Guaraldi continues to elicit interest from jazz critics and historians, which of course is marvelous. Late last year, I was contacted by Richard "Doc" Stull, a jazz fan, writer and radio host whose CV reveals that he also dabbles as a musician and entertainer. You can learn more about him at his quite engaging web site.
Anyway, Doc wanted to chat about Guaraldi, and my book; we eventually enjoyed a lengthy phone conversation on February 4. Doc was well prepared, and his questions touched on everything from Guaraldi's childhood to his legacy, with stops along that way that covered bossa nova, the Grace Cathedral Jazz Mass and (of course!) the Peanuts gang.
I was particularly pleased to spend several minutes discussing Guaraldi's recording and performance association with Bola Sete, pictured here. For roughly two years, from March 1964 through February 1966, the Guaraldi/Sete Quartet was the hot ticket in the greater San Francisco area. Their debut run at Berkeley's Trois Couleur was extended repeatedly; they performed together at the 1964 Monterey Jazz Festival; and they wrapped lines around the building during numerous bookings at El Matador.
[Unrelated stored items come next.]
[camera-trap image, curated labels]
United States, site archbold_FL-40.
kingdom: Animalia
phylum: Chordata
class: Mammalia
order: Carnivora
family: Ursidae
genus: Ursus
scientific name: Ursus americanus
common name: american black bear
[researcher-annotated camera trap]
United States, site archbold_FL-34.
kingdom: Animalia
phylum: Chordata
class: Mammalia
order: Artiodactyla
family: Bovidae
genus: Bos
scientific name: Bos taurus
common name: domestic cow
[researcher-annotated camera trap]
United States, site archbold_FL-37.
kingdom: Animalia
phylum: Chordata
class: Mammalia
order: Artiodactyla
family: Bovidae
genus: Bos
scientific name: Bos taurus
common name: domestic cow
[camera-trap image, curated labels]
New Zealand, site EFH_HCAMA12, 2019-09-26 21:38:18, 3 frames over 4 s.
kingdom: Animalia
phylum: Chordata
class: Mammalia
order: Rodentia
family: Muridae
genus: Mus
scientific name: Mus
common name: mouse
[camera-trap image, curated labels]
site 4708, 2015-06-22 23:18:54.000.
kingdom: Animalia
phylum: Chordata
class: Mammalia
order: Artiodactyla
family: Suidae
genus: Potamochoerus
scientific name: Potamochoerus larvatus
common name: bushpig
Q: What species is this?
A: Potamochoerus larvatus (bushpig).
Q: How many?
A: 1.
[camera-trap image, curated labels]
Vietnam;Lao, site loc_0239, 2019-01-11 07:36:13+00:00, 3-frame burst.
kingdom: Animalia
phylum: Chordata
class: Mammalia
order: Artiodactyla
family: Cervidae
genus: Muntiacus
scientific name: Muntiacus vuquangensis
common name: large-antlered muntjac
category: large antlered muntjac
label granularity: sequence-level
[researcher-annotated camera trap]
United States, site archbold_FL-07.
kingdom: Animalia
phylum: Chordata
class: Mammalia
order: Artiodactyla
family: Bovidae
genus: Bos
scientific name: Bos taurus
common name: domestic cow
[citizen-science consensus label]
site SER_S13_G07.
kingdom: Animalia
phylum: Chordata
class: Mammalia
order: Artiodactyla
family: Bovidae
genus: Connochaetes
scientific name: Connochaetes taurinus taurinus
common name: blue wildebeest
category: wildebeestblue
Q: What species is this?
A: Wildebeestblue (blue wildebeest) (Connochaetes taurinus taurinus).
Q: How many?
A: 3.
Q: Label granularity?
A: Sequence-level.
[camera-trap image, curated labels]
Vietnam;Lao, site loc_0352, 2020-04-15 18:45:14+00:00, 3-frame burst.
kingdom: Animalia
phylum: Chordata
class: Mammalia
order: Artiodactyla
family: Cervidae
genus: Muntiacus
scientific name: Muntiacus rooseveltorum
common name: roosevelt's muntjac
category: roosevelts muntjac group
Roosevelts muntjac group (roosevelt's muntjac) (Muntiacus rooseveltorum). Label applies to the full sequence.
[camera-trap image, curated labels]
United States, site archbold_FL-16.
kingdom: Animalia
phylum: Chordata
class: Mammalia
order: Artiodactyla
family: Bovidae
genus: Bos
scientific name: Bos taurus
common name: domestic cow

"The joy in Guaraldi's jazz is a priceless and timeless gift to music lovers," Doc wrote at one point, during our many e-mails. I couldn't have expressed that sentiment better, and Doc's appreciation for Dr. Funk is evident throughout the lengthy podcast that resulted from our chat. It went up April 3 on the New Books in Jazz website, where you'll also find Doc's generous review of my book. The interview runs 73 minutes; you can either play it via the site's pop-up player, or download it for later listening at your leisure.
Thanks again, Doc. It was great fun.